Of late, it is revealed that GDP has collapsed 23.9% in April-June quarter, worst among big economies. Core sectors have shrunk for 5th month in a row in July last. Manufacturing, construction, hospitality and communication including transport and mining have contracted by 23.3%, 50 %, 47% and 23.3 % respectively. New investment has dipped by 47% in last three months. Covid 19 has unravelled huge healthcare void in the country. Besides total mismanagement, if not complete negligence, in providing timely medical assistance to the infected people in a health infrastructure dominated by private sector operating on commercial basis., official data have revealed the enormous price incurred in healthcare deficits by non-Covid 19 patients between April and June. Immunisation dropped 27%, institutional deliveries 28%, major surgeries fell 60%, outpatient treatment for heart ailments and cancer by over 70%, and 51% fewer acute cardiac emergencies were logged. Treatment for ailments like tuberculosis, diabetes and asthma, screening of new-borns for birth defects etc were also badly affected. Have all these happened because India lacked ‘self-reliance’? As per National Crime Bureau of 2019, 10, 281 peasants and 32, 563 agricultural workers committed suicide last year i.e. before strike of Covid 19. Is it that these severely distressed rural poor ended their lives prematurely because India had not attained ‘self-reliance?
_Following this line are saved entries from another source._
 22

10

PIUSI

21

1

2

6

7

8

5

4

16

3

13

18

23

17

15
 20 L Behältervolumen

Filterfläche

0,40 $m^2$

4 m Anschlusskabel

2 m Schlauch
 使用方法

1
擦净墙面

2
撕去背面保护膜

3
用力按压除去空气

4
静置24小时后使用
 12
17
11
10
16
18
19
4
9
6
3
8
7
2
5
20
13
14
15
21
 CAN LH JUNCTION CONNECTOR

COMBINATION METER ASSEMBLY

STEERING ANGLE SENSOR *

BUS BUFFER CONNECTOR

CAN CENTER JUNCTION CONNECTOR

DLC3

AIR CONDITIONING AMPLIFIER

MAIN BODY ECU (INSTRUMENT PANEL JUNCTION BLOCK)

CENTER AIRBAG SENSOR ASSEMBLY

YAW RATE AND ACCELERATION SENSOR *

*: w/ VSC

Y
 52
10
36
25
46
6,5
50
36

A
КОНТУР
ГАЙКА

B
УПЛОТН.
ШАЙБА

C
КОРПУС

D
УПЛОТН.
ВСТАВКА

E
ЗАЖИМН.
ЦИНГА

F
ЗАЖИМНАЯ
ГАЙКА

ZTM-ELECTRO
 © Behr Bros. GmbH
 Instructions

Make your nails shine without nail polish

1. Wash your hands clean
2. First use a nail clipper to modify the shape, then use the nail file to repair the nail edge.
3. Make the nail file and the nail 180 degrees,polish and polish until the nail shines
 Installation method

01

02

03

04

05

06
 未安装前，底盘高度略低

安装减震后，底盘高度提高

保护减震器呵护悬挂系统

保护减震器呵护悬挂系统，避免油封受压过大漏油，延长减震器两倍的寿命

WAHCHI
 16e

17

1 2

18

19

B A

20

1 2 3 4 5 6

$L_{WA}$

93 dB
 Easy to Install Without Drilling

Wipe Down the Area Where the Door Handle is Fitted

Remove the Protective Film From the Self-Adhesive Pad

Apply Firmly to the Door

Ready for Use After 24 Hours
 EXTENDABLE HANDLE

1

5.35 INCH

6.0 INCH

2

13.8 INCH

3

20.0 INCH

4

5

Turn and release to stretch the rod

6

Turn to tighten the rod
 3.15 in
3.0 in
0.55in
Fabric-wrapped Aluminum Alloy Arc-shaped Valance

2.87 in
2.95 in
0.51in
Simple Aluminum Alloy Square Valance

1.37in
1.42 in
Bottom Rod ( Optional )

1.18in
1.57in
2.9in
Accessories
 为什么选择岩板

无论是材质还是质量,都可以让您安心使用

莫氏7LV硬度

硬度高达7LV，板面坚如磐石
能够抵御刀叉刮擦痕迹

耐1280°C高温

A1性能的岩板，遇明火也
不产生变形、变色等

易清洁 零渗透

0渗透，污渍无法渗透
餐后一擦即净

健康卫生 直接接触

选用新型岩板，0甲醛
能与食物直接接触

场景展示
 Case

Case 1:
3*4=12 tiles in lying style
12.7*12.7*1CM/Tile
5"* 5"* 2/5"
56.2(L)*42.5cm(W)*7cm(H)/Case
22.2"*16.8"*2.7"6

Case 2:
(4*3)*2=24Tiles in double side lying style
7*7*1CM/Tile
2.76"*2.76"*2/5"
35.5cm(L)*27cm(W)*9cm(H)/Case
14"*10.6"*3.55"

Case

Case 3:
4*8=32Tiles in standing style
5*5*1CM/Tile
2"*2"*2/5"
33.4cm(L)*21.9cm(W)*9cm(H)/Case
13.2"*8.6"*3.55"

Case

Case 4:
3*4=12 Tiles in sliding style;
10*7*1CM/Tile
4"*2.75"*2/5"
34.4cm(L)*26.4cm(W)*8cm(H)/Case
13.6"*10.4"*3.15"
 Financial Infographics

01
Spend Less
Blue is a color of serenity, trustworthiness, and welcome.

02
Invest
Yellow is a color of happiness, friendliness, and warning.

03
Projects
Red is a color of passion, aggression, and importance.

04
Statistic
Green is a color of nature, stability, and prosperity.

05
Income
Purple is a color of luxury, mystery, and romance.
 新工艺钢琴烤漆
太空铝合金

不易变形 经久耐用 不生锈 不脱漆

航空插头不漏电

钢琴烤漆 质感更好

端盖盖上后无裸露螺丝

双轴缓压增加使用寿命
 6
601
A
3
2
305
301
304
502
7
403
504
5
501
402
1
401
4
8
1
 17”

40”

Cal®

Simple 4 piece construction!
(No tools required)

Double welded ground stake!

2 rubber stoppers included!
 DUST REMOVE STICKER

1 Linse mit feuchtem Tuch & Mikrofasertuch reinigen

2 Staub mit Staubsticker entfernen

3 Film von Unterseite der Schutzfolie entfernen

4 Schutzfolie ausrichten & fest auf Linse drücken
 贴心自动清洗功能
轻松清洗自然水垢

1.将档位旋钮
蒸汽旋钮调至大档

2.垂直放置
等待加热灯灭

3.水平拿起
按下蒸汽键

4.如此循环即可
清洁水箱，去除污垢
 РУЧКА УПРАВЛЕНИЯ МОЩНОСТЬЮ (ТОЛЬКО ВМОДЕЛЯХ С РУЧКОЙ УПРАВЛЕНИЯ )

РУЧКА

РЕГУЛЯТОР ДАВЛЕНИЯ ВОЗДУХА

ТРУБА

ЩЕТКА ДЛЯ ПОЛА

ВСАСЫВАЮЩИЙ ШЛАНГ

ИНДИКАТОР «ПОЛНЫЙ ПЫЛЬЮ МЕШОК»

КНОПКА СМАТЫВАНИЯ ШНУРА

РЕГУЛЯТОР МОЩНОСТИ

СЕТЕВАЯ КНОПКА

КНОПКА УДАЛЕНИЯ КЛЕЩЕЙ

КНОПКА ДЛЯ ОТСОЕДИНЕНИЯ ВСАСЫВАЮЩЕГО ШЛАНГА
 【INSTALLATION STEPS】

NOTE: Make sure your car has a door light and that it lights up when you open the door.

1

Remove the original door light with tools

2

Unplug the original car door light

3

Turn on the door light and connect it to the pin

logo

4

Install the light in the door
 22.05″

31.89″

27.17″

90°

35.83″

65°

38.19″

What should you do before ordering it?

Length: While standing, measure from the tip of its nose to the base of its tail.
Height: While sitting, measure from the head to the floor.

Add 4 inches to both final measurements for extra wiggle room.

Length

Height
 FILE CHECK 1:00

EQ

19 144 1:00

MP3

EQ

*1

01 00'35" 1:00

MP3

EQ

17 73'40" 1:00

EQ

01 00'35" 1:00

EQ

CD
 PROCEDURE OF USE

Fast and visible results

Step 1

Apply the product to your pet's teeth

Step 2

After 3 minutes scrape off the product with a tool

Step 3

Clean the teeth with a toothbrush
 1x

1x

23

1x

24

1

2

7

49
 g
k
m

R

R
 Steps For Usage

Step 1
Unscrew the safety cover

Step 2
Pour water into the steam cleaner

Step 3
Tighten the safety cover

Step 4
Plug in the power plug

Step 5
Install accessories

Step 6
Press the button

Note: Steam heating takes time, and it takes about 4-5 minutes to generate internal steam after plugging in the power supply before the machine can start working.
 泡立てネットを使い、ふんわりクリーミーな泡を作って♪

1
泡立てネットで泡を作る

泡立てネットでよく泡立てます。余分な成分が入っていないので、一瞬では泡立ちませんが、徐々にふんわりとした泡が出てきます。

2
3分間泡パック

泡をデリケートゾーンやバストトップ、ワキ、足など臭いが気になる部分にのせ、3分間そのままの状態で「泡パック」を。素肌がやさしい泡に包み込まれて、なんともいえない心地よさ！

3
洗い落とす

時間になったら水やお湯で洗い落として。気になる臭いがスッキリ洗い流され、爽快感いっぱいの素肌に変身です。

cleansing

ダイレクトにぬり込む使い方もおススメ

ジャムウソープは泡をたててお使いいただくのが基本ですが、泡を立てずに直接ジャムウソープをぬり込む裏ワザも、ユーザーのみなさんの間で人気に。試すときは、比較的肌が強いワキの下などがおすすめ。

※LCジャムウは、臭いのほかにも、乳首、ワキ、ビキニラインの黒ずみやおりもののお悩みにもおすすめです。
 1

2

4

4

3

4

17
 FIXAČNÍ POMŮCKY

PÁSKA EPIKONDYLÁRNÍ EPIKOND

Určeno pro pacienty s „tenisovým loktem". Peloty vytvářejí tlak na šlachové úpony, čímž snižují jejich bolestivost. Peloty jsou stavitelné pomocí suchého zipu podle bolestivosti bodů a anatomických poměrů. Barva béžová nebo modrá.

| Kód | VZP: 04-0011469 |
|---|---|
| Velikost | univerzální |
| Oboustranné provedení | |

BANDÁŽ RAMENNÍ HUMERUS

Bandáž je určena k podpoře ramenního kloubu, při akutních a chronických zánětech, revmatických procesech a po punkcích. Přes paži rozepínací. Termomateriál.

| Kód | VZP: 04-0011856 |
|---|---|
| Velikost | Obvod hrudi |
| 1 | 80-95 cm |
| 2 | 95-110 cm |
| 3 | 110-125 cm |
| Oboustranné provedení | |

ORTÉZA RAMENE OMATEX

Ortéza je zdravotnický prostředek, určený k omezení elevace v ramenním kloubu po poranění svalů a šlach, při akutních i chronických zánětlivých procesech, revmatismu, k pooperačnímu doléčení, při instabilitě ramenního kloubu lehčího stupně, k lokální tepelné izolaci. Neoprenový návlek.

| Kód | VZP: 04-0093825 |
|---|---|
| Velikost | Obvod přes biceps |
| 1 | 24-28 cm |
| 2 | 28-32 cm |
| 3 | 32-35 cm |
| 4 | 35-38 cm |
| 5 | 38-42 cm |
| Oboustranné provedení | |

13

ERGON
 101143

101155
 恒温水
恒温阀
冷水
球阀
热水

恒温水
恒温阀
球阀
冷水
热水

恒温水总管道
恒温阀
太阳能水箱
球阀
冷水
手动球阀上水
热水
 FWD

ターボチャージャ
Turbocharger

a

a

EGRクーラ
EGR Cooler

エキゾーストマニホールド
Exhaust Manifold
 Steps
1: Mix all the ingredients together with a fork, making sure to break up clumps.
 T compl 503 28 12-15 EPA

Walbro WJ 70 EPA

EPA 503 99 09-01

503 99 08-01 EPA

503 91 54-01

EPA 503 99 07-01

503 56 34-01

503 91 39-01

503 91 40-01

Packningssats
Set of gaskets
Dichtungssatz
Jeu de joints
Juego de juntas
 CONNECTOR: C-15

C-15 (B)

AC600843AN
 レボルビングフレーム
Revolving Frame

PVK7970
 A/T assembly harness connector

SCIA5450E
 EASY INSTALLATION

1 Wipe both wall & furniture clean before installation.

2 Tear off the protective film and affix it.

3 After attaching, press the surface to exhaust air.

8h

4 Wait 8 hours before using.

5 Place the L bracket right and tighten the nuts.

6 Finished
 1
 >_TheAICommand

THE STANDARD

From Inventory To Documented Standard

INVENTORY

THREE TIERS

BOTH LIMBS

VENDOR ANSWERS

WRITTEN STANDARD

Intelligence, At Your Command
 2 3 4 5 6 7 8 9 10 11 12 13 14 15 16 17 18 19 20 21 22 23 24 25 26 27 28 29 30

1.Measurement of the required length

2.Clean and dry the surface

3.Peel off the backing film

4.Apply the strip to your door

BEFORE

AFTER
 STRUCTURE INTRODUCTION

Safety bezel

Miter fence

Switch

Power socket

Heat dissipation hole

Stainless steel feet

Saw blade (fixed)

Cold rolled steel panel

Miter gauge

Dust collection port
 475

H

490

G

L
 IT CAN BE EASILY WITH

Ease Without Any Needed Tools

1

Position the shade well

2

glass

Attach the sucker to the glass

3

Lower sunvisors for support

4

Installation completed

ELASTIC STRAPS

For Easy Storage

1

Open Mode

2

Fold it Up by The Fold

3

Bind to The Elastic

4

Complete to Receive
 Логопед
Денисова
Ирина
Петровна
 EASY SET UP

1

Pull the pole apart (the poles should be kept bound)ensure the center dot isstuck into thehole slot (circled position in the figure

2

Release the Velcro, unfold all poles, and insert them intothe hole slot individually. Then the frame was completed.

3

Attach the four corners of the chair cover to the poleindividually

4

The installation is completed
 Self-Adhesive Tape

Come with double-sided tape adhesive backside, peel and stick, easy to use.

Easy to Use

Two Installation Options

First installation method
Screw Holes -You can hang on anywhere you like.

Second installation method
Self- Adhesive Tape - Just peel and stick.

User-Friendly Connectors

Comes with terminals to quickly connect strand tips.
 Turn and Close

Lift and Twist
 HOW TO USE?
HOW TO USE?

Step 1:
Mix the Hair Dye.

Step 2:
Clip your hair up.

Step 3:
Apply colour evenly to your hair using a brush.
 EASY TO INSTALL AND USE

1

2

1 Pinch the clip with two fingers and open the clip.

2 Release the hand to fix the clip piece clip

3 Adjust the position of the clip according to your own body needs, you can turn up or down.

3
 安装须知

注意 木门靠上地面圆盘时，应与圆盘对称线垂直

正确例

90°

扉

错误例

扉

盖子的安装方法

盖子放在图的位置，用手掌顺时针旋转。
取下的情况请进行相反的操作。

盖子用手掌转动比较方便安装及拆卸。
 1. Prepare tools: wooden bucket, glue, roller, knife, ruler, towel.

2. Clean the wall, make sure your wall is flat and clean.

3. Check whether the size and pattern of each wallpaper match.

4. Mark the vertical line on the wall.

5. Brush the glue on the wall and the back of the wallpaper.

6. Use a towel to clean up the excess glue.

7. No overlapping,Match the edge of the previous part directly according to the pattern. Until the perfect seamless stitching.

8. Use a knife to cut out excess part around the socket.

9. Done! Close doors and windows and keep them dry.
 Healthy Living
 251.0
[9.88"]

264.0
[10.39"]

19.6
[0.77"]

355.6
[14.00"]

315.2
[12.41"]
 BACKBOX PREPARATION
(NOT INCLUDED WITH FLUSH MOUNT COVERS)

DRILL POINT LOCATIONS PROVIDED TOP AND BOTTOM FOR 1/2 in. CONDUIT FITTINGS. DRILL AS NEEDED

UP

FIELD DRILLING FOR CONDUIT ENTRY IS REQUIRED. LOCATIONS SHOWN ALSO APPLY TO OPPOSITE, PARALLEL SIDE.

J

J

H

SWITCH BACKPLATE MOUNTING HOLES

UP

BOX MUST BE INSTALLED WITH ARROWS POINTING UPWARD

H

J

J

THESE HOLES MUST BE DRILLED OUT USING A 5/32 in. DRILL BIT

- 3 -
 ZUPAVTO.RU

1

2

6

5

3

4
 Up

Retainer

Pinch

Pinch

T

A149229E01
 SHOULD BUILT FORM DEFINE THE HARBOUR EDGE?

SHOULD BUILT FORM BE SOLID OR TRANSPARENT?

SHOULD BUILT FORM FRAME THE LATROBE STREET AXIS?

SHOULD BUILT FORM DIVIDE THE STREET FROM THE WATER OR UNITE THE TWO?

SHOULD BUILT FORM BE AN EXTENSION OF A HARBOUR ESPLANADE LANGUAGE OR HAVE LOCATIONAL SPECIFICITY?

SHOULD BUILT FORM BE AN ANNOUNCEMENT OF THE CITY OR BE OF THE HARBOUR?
Catchphrases are coined by servitors of oppressive bourgeoise to fox people

In fact, a competition has been going on for long among the BJP, and other  parliamentarian parties, irrespective of hues, as to who could prove itself to be a better draftsman of newer deceptive slogans and catchphrases to confuse the suffering people and thereby earn more confidence of the ruling bourgeoisie for being chosen as its most trusted political manager. The BJP is doing the same thing with extreme cunningness. With the help of the monopoly-controlled media, the BJP leaders are trying to show how in their rule, the ‘image of India’ is brightened throughout the world and how ‘development’ is sweeping across the world. The ruling party leaders, analysts-columnists-commentators subservient to the power that be are working overtime to highlight certain economic indicators, suitably modified as per convenience, showcase a number of bogus and irrelevant themes or schemes as spectacular achievements of their government. Alongside, they are coining one after catchphrases to divert attention of the misery-stricken countrymen from the real issues. With the help of a strong propaganda machinery which is adept in turning night into day, showing black as white and embellishing trash and phony staff as a matter of substance, the BJP is trying to make people forget the pangs of their misery and penury and instead take ‘pride’ in the cavalcade of catchphrases and watchwords defined, designed and fostered to serve the vested interest. So, watering down the once championed doctrine of globalization, the BJP is now aggressively advocating Swadeshiana (Indianization) which once again is nothing but an Indian variant of the latest trickery adopted by imperialism-capitalism world over to foment jingoism and false sense of nationalism. So like all previous slogans, catchphrases and taglines of the bourgeois governments irrespective of hues, the so called exhortation of ‘self-reliance’ is a trick of highest order purported to shield the crisis of Indian capitalism, an inalienable  part of decadent moribund global imperialism-capitalism, put a cover on the blatant anti-people pro-capitalist policies of the BJP government, hide its abject failure in handling the Covid 19 pandemic and bankruptcy of the ruling BJP in every sphere. Let not the people be fooled by such spurious slogans but unmask the fangs hidden underneath.